Telegraph | Money | Post workers share in Royal Mail's GBP500m profits

Post workers share in Royal Mail's £500m profits

By Andrew Cave (Filed: 16/05/2005)

More than 190,000 postal workers will tomorrow be awarded windfalls of more than £1,000 each as Royal Mail claims victory in its mission to transform its service and profits.

The special bonuses will be awarded under the terms of a "renewal plan" announced by Allan Leighton when he became chairman three years ago and set a target of achieving operating profits of £400m. At the time, Royal Mail was losing £1.5m a day.

Weekly-paid staff will receive their windfalls at the end of this week, with other employees getting theirs at the end of this month.

Adam Crozier, Royal Mail's chief executive, will emerge as a massive beneficiary of the turnaound, paid more than £2.7m last year partly due to payments under a long-term incentive plan.
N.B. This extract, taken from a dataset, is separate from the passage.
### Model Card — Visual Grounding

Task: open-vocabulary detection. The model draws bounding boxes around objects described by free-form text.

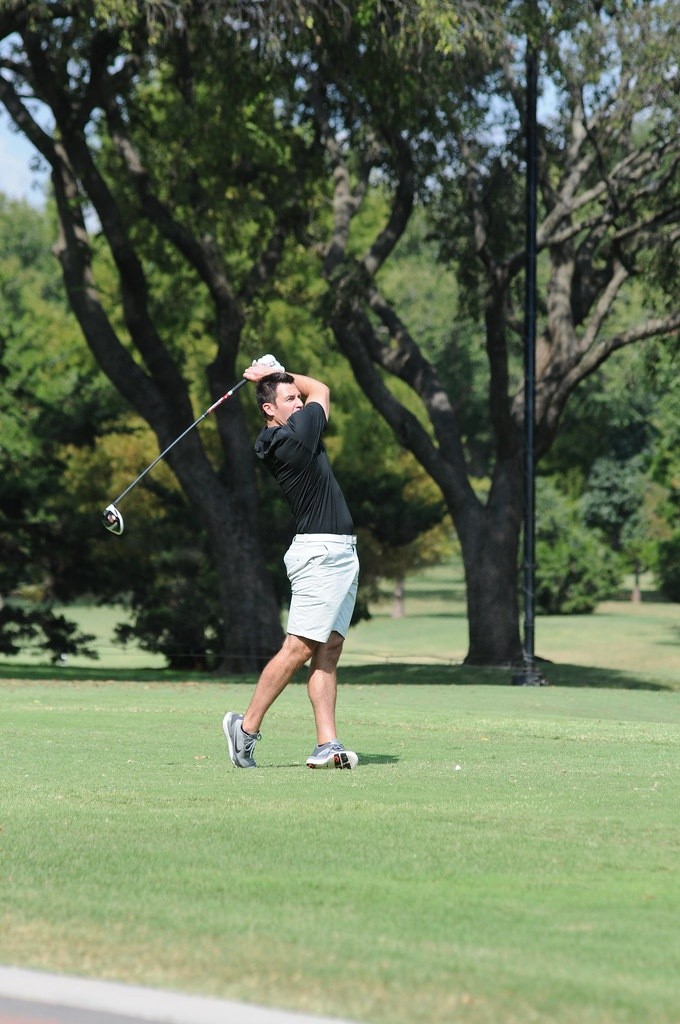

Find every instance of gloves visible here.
[251,354,286,374]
Elmar Toime, ousted as executive deputy chairman last October, is thought to have been paid more than £1m in compensation.
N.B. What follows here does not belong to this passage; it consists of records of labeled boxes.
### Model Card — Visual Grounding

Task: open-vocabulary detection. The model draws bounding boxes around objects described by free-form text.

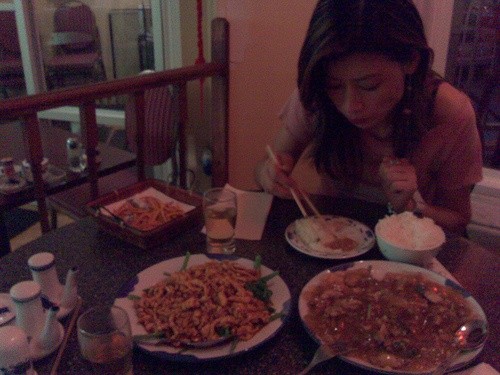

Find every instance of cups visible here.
[22,158,50,186]
[202,188,237,255]
[77,305,135,375]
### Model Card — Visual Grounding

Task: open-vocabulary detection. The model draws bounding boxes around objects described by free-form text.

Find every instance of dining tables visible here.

The earnings announcement is expected to confirm operating profits of over £500m in the year to the end of March, compared with £220m the previous year.

The Royal Mail will also say that delivery levels in the past three months were the best for a decade.It delivered 92.5pc of first-class mail the day after it was posted in its final quarter.
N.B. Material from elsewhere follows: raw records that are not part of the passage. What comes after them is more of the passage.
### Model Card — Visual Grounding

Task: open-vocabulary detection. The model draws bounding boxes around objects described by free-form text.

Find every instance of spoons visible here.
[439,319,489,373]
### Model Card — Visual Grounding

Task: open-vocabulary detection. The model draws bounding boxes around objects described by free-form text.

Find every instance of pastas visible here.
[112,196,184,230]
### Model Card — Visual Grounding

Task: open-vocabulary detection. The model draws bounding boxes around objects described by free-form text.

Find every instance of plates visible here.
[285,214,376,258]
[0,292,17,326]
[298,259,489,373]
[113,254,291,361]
Allan Leighton said: "Three years ago, this company was worth zero. Now it is worth around £5billion and the quality of service is the best it has been for 10 years.

"This is why the results we are about to announce will trigger a share-in-success payment of more than £200m to our postmen and postwomen."

The results come as speculation intensifies over the Royal Mail's future. Mr Leighton is understood to have told ministers that he wants to borrow more than £2billion from the City to fund a partial privatisation of the Royal Mail.

He is said to want to see a large stake in the business bought on behalf of Royal Mail staff and a new ownership structure modelled on department store partnership John Lewis.

Labour said in its manifesto that it had no plans to privatise the Royal Mail but will launch a review of the effect on the business of next year's liberalisation of Britain's postal market.

Supporters of a partial privatisation believe that setting up an employee share ownership trust to hold Royal Mail stock for the benefit of all its staff would be an effective way of navigating the ownership issue.